Arkansas is currently ranked #28 for corruption, significantly lower than Puerto Rico. But what was it like as a territory?

Arkansas Territory was established in 1819, when Arkansas broke away from Missouri. William Rector, the Surveyor General for Missouri, set up five of his brothers and two of his cousins in positions of public power in Arkansas. One of the cousins, Henry Conway, became territorial delegate, a non-voting position like the Resident Commissioner of Puerto Rico.

Conway was killed in a duel by Secretary Crittenden a few years later, but his faction, known as “The Family,” stayed in power. In fact, he was replaced as delegate by his cousin, Ambrose Sevier.

Sevier brought Arkansas into statehood, but not before several more decades of colorful politics. The Crittenden-Conway duel was not the only political duel in Arkansas Territory. Andrew Horatio Scott and Joseph Selden, both judges of the territorial Superior Court of the Arkansas Territory, participated in a duel which left Selden dead. Scott finished out his term, but was not confirmed for another term, possibly because of that duel. William Fontaine Pope, nephew and secretary of the Governor of Arkansas, and Charles Fenton Mercer Noland got into a quarrel over political letters to the editor in local newspapers. Pope died from his wounds; Noland carried the territorial constitution to Washington when Arkansas requested statehood.

Members of The Family served as governors and delegates during the territorial period, and in most other positions of political power. They and their rivals were equally known for corruption, embezzlement, nepotism, and a focus on personal power before political principle.

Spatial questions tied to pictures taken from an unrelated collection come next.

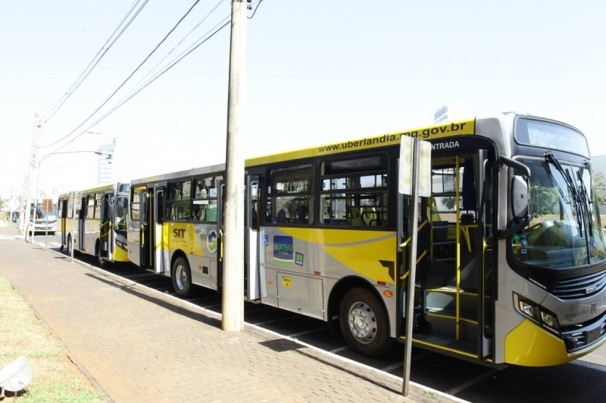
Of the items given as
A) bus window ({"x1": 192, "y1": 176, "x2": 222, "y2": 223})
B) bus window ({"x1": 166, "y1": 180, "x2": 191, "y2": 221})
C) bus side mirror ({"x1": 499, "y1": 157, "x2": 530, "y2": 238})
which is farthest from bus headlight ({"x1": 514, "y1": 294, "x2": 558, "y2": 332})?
bus window ({"x1": 166, "y1": 180, "x2": 191, "y2": 221})

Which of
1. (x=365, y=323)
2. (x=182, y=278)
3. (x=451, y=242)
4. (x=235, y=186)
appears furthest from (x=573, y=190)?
(x=182, y=278)

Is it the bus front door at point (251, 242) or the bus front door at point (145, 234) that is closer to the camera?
the bus front door at point (251, 242)

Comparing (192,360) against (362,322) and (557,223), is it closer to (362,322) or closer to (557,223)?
(362,322)

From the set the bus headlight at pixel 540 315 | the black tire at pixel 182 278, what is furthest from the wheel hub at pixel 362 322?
the black tire at pixel 182 278

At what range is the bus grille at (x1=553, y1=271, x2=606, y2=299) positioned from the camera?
4.63 metres

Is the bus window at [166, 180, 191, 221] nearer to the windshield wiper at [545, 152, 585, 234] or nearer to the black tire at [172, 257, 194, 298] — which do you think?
the black tire at [172, 257, 194, 298]

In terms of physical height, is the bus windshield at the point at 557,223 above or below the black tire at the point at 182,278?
above

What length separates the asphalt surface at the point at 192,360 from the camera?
4.88 m

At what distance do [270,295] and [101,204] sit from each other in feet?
36.1

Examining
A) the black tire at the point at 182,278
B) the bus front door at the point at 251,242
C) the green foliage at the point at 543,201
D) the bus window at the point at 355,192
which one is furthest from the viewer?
the black tire at the point at 182,278

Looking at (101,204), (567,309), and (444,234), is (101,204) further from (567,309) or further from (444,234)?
(567,309)

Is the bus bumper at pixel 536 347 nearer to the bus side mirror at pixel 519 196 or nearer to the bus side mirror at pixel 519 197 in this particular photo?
the bus side mirror at pixel 519 197

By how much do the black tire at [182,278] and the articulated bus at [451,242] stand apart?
9.38ft

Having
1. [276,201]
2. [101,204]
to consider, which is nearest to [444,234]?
[276,201]
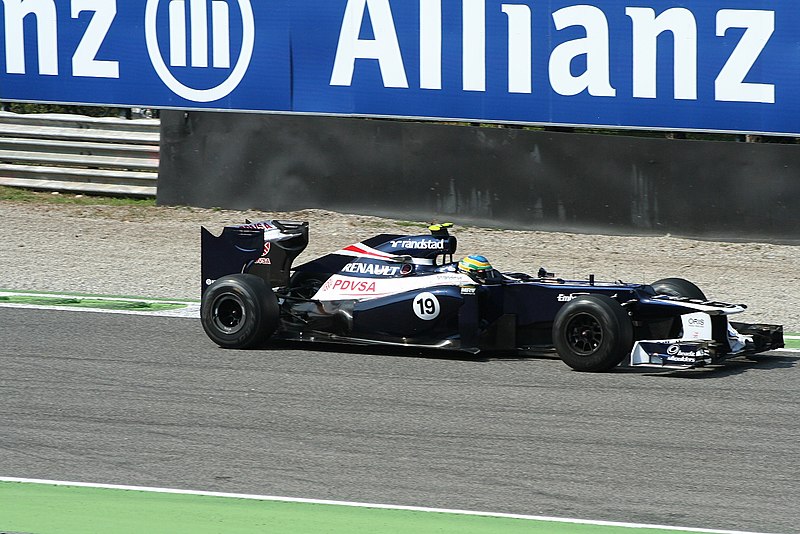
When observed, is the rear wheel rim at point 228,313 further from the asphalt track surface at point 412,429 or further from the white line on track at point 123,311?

The territorial style of government carried on until the early days of statehood, when John Wilson, speaker of the Arkansas House of Representatives, stabbed Representative J. J. Anthony to death on the floor of the chamber during a debate in the legislature. Wilson was indicted for this widely-witnessed crime, but was found not guilty.

Statehood changed things

There was one more outbreak of political violence in Arkansas, in 1874 when Arkansas had been a state for nearly forty years. An armed struggle over the governorship ended with federal intervention. Federal intervention was never an option during territorial days, even when legislators pulled Bowie knives on each other.

There was a scandal over the Arkansas State Bank in the early years of statehood, too. Scandals over financial mismanagement and corruption didn’t come up much in territorial days. Those things were just part of politics as usual in Arkansas Territory. They might lead to a duel or a murder, but they didn’t count as scandal.

For Arkansas — as for many of the other former territories of the United States — statehood was desirable because it would bring greater safety, law, and order. Statehood brought accountability, transparency, and an end to the custom of wearing a Bowie knife into the capitol building. It has been a long time since any part of Arkansas was known as “Hell on the Border.”

Puerto Rico is not the Wild West

32 of the 50 States used to be territories. Once they had large enough populations and became well organized, they requested admission as States. In some cases, it took a long time for the territories to become States. Some had to change their boundaries or their laws. Others had to end wars they were involved in or to establish laws that would fit the U.S. Constitution.

None of these territories were as populous or as well organized as Puerto Rico was in 2018 when the Island formally requested statehood in Washington, D.C. No territory has been as thoroughly integrated into the economic and political life of the nation as Puerto Rico.

If corruption were an issue for Puerto Rico, however, history shows that statehood would be a solution. A Wild West approach to government has never been a reason not to admit a territory to the Union; it has rather been a sign that the territory needed statehood.